#### 出典記事 ####

2015年8月2日(日) 13時13分(タイ時間)
【中国】足元の本土マーケットで、資金流入ペースの鈍化懸念が広がっている。レバレッジ取引の巻き戻しが進んでいるためで、目先はこれが上値を抑制する要因になる可能性が出てきた。

 昨年7月中旬から今年6月12日までの期間、上海総合指数は1年足らずで150%を超える上昇率を記録。最大のけん引役となったのは、資金を借りて投資するレバレッジ取引だ。ゴールドマン・サックスはA株の信用取引残高について、「過去最高を記録した6月18日の規模(2兆2700億人民元、約45兆2700億円)は、時価総額(流通株ベース)の8.8%に相当した」と指摘。極めて高水準と解説し、「適正な持続可能な信用取引残高の水準は、1兆人民元(流通株ベース時価総額の5%、非流通株含めた全体の時価総額2%)」と試算した。そのうえで、「足元の信用取引残高が1兆3700億人民元の水準であることを踏まえると、今後さらに約4000億人民元のデレバレッジが進む」との見方を示した。

 非正規(証券会社が提供する正規の信用取引以外)の資金貸し出しも、このところ縮小傾向にある。CSFBによると、当局が株式投資向け資金貸し出し業務の取り締まりを強化して以降、同業務の主流システムであるHOMSを通じた資金貸出額は60%以上も減少したという。

 これまで相場をけん引してきたレバレッジ取引の縮小で、今後の上昇ペースは緩やかになりそうだ。

#### 提示情報 ####

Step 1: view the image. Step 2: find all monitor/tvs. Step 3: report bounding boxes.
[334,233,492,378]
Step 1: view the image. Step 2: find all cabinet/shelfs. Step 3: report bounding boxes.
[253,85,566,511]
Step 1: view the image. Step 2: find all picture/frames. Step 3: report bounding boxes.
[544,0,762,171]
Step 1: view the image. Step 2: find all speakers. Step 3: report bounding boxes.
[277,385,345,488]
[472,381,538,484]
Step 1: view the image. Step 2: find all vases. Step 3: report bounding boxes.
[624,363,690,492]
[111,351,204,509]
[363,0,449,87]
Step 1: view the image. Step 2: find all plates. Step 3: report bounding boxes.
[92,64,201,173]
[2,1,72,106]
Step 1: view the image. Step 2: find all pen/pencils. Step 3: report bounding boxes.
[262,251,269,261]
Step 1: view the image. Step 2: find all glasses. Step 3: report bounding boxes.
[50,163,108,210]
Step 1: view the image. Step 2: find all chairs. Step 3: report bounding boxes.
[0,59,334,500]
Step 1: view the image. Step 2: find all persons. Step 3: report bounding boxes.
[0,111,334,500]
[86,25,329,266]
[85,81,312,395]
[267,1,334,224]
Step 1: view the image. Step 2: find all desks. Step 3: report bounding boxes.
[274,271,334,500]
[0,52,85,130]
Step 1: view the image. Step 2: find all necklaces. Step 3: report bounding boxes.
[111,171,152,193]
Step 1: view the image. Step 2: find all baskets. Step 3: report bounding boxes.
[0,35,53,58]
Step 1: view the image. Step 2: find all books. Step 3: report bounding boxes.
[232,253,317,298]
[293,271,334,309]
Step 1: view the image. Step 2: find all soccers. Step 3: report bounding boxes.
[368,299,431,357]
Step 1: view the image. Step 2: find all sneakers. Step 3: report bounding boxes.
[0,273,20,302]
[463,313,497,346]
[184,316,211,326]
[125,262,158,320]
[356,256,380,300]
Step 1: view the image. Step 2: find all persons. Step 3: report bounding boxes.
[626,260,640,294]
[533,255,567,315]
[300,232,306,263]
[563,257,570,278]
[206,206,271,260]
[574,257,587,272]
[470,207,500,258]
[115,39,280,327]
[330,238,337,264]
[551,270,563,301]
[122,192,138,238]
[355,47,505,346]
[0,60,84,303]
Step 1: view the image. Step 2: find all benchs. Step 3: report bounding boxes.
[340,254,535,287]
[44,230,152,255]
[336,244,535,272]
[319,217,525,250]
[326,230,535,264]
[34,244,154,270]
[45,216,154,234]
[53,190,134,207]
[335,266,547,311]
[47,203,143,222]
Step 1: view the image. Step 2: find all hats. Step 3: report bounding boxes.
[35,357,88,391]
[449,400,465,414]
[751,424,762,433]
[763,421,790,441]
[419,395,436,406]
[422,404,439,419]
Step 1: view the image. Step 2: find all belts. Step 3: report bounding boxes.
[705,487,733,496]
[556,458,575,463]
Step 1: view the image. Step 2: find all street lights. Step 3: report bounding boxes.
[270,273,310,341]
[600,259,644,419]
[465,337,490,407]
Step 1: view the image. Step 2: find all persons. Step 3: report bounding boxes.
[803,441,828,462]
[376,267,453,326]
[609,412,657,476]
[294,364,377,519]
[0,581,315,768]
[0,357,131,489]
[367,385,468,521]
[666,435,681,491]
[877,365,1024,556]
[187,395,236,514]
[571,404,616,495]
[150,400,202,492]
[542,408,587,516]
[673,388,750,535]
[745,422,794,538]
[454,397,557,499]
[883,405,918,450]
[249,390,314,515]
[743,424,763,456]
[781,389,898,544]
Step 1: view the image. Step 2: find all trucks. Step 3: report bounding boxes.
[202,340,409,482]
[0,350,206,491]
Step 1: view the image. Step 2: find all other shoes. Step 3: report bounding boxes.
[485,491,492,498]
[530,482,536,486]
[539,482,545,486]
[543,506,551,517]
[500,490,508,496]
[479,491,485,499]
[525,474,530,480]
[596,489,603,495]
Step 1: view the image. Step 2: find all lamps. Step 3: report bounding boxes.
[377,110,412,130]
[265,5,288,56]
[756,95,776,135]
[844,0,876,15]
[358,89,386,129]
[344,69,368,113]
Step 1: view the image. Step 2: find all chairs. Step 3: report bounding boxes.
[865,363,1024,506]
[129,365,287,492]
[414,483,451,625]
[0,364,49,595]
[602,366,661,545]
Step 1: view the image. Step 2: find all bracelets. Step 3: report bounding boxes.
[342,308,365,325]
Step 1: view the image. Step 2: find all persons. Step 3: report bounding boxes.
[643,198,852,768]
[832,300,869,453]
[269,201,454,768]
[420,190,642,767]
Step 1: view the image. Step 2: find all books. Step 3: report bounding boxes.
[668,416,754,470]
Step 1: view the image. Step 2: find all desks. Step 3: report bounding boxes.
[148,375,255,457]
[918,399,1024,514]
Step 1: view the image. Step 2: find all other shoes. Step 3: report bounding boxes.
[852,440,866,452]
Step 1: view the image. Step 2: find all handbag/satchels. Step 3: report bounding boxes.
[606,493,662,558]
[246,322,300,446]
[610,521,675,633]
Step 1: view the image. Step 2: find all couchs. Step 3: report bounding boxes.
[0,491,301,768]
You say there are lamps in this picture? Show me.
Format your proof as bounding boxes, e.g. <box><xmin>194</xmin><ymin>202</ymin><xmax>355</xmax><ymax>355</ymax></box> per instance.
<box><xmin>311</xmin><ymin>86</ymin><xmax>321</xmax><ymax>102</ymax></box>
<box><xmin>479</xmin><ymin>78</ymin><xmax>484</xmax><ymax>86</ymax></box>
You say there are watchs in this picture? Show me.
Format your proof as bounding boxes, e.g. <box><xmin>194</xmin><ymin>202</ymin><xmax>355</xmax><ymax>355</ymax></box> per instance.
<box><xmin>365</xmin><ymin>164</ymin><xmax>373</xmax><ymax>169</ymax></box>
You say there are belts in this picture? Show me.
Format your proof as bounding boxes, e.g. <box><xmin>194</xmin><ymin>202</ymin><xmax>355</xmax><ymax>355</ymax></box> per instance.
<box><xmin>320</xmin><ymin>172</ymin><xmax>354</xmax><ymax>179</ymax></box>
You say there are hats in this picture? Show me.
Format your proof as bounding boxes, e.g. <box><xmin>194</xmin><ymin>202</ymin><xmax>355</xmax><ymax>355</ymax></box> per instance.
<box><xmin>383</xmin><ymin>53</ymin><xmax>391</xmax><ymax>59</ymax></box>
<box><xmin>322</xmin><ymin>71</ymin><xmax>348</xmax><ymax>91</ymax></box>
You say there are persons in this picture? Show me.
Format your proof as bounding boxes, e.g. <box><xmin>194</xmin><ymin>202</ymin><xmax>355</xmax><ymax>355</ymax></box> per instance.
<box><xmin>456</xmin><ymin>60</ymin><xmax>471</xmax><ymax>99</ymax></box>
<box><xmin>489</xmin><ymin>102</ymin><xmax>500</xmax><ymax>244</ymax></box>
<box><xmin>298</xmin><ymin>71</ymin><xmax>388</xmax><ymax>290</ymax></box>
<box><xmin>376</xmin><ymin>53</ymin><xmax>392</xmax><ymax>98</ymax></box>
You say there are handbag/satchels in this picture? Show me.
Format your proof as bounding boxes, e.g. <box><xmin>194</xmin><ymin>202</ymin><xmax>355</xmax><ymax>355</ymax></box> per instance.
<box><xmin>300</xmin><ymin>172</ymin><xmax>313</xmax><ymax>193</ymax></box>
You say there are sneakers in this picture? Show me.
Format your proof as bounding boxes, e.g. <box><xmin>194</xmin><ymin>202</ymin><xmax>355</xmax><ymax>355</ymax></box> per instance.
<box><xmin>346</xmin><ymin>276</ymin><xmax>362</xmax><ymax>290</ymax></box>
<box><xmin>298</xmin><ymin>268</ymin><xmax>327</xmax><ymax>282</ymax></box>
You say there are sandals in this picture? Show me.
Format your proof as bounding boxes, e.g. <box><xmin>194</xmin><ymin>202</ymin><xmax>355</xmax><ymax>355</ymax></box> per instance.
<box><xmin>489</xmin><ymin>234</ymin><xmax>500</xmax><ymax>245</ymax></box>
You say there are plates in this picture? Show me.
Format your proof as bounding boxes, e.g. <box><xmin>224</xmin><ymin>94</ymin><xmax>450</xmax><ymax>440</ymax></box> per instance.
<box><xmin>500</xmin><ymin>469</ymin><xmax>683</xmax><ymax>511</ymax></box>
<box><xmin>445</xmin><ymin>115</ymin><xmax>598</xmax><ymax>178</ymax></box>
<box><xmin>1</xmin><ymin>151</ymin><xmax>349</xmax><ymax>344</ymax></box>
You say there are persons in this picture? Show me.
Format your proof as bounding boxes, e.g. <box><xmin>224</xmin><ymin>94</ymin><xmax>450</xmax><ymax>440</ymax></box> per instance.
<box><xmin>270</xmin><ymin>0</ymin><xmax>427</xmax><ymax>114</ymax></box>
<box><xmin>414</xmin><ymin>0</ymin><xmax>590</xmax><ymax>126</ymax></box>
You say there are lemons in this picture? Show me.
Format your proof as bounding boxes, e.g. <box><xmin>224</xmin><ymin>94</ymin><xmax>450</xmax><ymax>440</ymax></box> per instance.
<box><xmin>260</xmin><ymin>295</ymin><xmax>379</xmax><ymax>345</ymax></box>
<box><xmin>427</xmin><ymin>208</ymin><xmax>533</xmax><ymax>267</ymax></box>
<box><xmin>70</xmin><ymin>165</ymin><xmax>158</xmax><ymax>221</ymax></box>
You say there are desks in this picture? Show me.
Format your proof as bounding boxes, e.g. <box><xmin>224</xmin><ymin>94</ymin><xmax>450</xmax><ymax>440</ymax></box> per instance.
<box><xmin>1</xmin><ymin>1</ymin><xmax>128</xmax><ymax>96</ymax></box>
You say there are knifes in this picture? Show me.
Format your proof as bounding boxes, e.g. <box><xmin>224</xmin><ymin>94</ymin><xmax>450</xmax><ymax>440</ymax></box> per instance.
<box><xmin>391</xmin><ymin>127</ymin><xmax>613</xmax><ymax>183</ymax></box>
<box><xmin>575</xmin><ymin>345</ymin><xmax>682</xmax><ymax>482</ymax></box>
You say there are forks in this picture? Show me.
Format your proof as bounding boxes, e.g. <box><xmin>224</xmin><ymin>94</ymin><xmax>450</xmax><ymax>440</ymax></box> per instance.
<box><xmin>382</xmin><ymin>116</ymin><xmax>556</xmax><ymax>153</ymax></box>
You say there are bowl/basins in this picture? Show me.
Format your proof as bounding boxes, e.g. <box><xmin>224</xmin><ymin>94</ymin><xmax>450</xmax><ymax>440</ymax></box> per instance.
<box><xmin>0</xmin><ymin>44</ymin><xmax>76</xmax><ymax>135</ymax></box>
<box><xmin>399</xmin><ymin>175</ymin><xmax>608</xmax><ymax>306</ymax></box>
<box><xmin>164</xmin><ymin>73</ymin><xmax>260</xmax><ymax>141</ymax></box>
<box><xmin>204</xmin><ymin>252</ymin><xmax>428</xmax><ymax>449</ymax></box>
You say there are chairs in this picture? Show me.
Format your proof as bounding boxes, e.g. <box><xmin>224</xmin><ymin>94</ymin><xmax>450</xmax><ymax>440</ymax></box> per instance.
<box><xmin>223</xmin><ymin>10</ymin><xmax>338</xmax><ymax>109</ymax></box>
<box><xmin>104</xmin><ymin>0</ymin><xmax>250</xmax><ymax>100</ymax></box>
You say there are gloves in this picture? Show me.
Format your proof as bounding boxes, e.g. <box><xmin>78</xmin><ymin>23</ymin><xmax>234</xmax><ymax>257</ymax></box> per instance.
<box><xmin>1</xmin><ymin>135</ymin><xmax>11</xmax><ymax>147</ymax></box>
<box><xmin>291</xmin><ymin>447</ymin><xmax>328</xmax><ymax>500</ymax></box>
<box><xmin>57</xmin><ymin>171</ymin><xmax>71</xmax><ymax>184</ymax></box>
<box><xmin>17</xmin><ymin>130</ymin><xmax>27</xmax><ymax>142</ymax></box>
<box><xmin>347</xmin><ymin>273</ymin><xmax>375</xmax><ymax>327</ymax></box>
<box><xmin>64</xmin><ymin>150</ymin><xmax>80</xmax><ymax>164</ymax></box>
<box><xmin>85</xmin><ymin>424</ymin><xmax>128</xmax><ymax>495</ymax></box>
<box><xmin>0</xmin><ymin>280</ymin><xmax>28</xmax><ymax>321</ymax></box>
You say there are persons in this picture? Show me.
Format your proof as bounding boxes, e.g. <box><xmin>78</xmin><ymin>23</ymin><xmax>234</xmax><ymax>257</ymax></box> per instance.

####

## 課題:
記事によると、ゴールドマン・サックスは適正で持続可能な信用取引残高の水準をいくらと試算していますか? エントリーは記事の内容とは関係ありません。

## 解答:
1兆人民元(流通株ベース時価総額の5%、非流通株を含めた全体の時価総額の2%)です。